Data exploration using R

In this article we will be reviewing and discussing the Tidyverse and timetk collection to perform data transformationa and data exploration.

Ginice Seah https://www.linkedin.com/in/giniceseah/
06-21-2021

Introduction

After querying dataset using web scraping, there is a need for us to performed data transformation to translate the raw dataset into a tibbles or structural dataframe format. Through data transformation, we will be cleaning and wrangling the dataset through the standardization of the dataset, removal of missing value and outlier as well as the filtering of large value.

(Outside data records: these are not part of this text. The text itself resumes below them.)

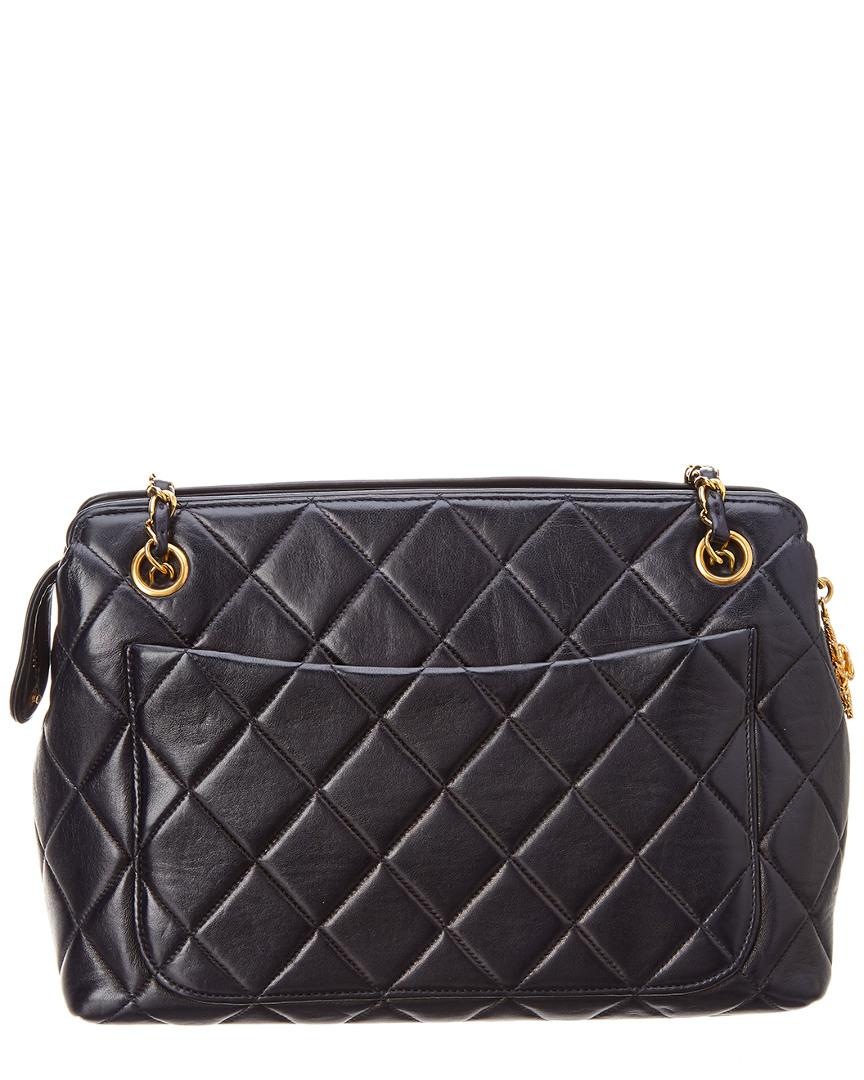 535681b25bc Chanel Navy Quilted Lambskin Leather Shoulder Bag in Blue - Lyst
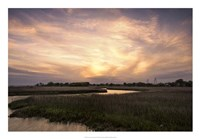 Low Country Sunset I Framed Print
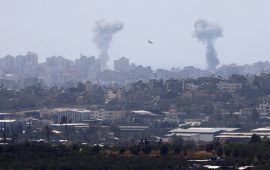 محلل إسرائيلي: الأوضاع في غزة ستتدهور جراء الاختلافات بين حماس وفتح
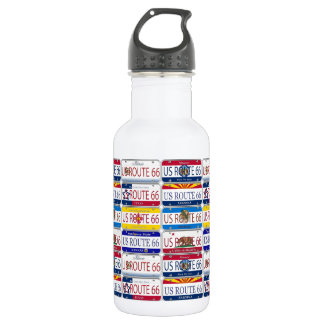 US ROUTE 66 All 8 States Vanity Plates Water Bottle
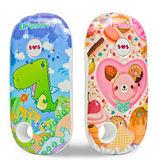 【Pandora BABY】兒童的第一支手機(Mr.Dino 男生 BiBi 女生)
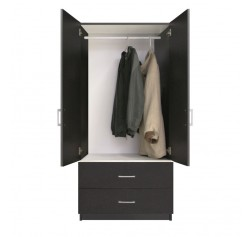 Alta 2 Drawer Wardrobe Armoire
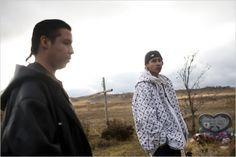 Gang violence an issue for Pine Ridge Reservation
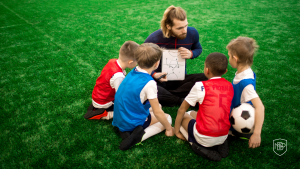 Read more about the article Les styles d'enseignement d'un coach de jeunes joueurs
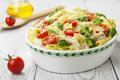 Casserole pasta with chicken and broccoli on the table Royalty Free Stock Photo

In this article, the first section of would be on data transformation where we would be reviewing and using tidyverse collection of R packages. The second section of the article would be on data exploration. With the ready dataset we will start looking into data exploration using ggplot2 and timetk to perform data analysis and data visualization.

Setting up environment

We would first start with setting up the environment and installation of the packages required for data transformation using R. To ensure that we had cleared the environment to perform data cleaning and wrangling, we would remove prior R object using the code below

rm(list=ls())

Next, we would run the following code chunk to validate if the required packages are installed. In the event that the packages are not installed, the code will install the missing packages. Afterwhich, the code would read the required package library onto the current environment.

packages = c('devtools','tidyverse','tidyquant','timetk','data.table','rmarkdown','knitr')
for (p in packages) {
  if(!require(p,character.only = T)){
    install.packages(p)
  }
  library(p,character.only = T)
}

Import dataset

In this article, we will be using the dataset extracted from Yahoo Finance using tidyquant R packages. Tidyquant provides a function tq_get() for directly loading data as mentioned in the previous article. For the purpose of this article, we will be query daily data for APPLE stocks from year 2015 to 2021 and following will be the code chunk to perform data extraction.

from_date = "2015-01-01"
to_date = "2021-06-01"
period_type = "days"  # "days"/ "weeks"/ "months"/ "years"
stock_selected = "AAPL" 

stock_data_daily = tq_get(stock_selected,
               get = "stock.prices",
               from = from_date,
               to = to_date) %>%tq_transmute(select = NULL, 
               mutate_fun = to.period, 
               period  = period_type)

paged_table(stock_data_daily)

Data Transformation

Tidyverse

Tidyverse is an opinionated collection of R packages designed for data science. The suit of integrated packages that is under the tidyverse collection share an underlying design philosophy, grammar, and data structures. This would implies that tidyverse is a rather modular where it allow individual packages to be developed and work individually and at the same time it is possible for the set of packages to work in harmony as well due to the share common data representation representation and API design.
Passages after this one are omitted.